System that consumes data from Wikipedia EventStreams service and exposes analytics dashboard with insights about activity on different wikipedia instances. See:
- Architecture section for tech details,
- Deployment for instructions on running the code,
- Screenshot for overview of ready dashboard.
Project submitted for Data Engineering Zoomcamp 2024.

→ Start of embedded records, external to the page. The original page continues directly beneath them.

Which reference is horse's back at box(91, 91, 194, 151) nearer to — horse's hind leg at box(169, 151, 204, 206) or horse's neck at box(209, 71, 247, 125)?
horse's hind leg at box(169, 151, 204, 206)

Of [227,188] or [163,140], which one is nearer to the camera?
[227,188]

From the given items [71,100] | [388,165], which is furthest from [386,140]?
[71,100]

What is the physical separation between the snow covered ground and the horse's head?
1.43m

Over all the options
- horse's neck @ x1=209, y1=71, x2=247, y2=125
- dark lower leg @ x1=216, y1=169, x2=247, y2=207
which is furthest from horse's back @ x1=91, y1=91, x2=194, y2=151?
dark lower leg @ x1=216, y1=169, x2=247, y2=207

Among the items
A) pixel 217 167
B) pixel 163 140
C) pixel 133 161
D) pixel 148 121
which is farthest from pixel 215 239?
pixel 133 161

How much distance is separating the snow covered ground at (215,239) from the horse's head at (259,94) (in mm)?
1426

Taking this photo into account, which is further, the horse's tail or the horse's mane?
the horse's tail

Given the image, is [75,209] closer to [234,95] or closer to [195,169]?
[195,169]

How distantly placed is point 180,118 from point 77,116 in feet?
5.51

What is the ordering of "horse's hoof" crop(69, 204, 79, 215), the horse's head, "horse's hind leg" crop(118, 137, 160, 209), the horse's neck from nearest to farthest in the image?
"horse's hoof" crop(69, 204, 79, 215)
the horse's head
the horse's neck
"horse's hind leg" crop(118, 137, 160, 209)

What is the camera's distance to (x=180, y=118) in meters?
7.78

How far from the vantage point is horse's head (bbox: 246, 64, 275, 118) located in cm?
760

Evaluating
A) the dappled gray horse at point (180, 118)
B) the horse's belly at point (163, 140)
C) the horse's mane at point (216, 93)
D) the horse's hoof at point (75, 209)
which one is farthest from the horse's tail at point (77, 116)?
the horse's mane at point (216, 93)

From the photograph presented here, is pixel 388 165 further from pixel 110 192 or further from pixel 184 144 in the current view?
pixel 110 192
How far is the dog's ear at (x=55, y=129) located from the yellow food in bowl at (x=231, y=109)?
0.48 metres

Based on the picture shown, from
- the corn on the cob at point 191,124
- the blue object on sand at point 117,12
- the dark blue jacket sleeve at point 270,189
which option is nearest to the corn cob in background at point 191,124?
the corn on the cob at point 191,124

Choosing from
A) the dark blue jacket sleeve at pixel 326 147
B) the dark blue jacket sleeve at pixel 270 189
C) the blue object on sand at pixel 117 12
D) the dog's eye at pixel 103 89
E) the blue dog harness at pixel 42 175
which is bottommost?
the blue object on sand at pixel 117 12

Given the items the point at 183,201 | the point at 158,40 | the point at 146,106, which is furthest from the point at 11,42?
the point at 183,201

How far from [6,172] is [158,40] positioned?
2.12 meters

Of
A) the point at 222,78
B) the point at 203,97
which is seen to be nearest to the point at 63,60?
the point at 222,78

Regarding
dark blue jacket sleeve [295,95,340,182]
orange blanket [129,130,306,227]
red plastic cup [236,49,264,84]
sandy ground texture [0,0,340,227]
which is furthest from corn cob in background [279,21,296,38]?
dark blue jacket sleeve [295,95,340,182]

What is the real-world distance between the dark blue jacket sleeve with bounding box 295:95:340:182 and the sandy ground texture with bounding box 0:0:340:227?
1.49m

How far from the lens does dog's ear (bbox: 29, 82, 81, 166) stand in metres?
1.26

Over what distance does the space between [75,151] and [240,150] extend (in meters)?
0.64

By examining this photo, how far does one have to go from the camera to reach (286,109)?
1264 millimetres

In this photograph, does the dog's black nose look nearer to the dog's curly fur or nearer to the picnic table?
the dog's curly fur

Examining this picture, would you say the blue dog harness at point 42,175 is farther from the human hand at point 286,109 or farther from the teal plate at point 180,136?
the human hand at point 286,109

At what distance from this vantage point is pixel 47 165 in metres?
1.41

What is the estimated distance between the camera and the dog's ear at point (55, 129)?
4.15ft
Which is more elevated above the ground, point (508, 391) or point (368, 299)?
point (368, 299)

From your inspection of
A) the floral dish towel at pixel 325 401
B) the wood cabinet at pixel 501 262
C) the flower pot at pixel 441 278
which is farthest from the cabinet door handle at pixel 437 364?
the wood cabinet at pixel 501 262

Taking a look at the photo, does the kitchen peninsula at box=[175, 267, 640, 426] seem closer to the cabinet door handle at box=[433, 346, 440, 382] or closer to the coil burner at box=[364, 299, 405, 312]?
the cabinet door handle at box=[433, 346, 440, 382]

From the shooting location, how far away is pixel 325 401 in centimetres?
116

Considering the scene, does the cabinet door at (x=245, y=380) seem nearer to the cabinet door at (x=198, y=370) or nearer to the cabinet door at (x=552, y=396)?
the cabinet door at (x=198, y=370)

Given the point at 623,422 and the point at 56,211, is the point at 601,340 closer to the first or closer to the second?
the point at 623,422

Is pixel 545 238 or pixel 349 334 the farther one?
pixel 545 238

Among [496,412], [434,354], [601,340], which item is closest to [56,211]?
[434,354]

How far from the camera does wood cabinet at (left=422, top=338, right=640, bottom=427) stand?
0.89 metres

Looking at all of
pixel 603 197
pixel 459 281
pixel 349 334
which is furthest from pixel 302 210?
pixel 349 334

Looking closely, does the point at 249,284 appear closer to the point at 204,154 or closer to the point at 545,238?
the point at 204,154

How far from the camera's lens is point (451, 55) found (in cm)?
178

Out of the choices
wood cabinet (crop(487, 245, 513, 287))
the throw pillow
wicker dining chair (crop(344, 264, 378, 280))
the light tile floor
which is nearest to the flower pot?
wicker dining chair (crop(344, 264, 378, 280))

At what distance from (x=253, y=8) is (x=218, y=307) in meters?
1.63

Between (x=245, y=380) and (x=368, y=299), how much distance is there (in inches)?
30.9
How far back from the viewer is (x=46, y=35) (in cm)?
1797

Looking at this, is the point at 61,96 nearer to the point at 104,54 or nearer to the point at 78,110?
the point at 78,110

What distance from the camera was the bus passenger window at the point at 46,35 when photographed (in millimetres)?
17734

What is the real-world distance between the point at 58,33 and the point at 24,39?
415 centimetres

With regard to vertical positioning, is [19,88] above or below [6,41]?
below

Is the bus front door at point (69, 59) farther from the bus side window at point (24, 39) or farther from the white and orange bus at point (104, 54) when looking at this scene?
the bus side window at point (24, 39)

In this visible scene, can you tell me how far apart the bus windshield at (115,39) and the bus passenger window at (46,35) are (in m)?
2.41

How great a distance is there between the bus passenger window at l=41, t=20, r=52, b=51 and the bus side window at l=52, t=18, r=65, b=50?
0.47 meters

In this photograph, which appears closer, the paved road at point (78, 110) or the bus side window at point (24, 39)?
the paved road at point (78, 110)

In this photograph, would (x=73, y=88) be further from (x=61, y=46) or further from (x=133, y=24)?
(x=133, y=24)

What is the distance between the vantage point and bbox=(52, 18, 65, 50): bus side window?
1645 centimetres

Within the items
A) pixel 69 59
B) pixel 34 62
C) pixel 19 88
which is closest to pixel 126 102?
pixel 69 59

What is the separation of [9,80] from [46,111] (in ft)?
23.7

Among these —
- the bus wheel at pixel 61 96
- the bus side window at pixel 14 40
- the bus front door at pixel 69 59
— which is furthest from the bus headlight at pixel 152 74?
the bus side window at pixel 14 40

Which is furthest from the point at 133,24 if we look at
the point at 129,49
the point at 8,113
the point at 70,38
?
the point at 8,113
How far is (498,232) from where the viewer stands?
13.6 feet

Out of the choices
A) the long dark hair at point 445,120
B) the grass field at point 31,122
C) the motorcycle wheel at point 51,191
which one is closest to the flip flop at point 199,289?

Guiding principles of tech choices:
- avoiding vendor lock in,
- preferring lightweight tools without redudant features,
- configuration kept in repo.
This repo contains example terraform config for Deployment using Hetzner Cloud but in principle everything can work on any linux server, hosted anywhere. Also, no proprietary tools are used.
Component | Description |
---|---|
wiki_sse_reader | Python service reading Server-sent events from wikipedia source |
wiki_dbt | Models (i.e. SQL code) for transforming data within database |
wiki_dash | BI dashboard app defined in Python (Dash) |
RabbitMQ | Message queue that handles events |
Clickhouse | Main OLAP database to store data and run analytics queries |
table | level (medallion architecture) | description |
---|---|---|
wiki_raw | bronze | Raw ingested wiki data |
wiki | silver | Parsed and filtered wiki data |
wiki_minutely_summary | gold | Event count by minute (total) |
wiki_hourly_summary | gold | Event count by hour (total) |
wiki_minutely_bywiki_summary | gold | Event count by minute (by wiki) |
wiki_hourly_bywiki_summary | gold | Event count by hour (by wiki) |
wiki_weekdays_summary | gold | Average event count for specific times of the week |
wiki_bywiki_summary | gold | Total event counts by wiki |